_What you are asked to do_: Check each line of the records below and collect those holding "frames".

── Task inputs

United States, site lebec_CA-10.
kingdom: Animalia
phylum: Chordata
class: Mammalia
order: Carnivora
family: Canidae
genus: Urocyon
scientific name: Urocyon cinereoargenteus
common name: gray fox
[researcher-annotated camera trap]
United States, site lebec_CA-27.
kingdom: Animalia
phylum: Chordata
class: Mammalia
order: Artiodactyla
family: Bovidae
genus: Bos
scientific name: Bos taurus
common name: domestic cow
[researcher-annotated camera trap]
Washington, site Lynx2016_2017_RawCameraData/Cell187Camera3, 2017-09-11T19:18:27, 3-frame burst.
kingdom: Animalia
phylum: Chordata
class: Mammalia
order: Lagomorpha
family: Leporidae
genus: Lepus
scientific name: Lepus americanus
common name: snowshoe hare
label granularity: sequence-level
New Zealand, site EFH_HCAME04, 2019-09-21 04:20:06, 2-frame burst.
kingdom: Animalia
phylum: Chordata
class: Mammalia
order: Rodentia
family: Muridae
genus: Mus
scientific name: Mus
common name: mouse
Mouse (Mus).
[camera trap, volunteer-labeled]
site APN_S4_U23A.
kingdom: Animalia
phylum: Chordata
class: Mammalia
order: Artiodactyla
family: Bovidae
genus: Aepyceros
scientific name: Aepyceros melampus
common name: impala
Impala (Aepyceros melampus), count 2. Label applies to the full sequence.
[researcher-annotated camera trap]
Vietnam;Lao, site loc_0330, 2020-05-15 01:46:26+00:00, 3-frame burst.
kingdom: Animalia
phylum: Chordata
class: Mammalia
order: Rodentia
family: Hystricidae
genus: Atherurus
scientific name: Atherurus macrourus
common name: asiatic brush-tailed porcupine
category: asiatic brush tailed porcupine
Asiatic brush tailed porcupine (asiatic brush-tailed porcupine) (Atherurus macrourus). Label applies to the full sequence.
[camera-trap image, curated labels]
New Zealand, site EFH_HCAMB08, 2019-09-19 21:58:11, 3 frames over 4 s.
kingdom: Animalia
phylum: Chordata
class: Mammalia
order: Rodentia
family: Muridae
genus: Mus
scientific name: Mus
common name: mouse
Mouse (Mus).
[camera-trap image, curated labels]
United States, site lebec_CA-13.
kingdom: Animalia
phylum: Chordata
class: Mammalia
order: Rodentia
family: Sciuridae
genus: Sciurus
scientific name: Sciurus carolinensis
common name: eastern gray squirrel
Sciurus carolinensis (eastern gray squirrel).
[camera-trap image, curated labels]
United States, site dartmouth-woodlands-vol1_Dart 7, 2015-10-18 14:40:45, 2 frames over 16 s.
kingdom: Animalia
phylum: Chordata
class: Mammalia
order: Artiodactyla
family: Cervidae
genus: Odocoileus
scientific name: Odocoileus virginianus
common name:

────

_Response area_:
New Zealand, site EFH_HCAMB08, 2019-09-19 21:58:11, 3 frames over 4 s.
United States, site dartmouth-woodlands-vol1_Dart 7, 2015-10-18 14:40:45, 2 frames over 16 s.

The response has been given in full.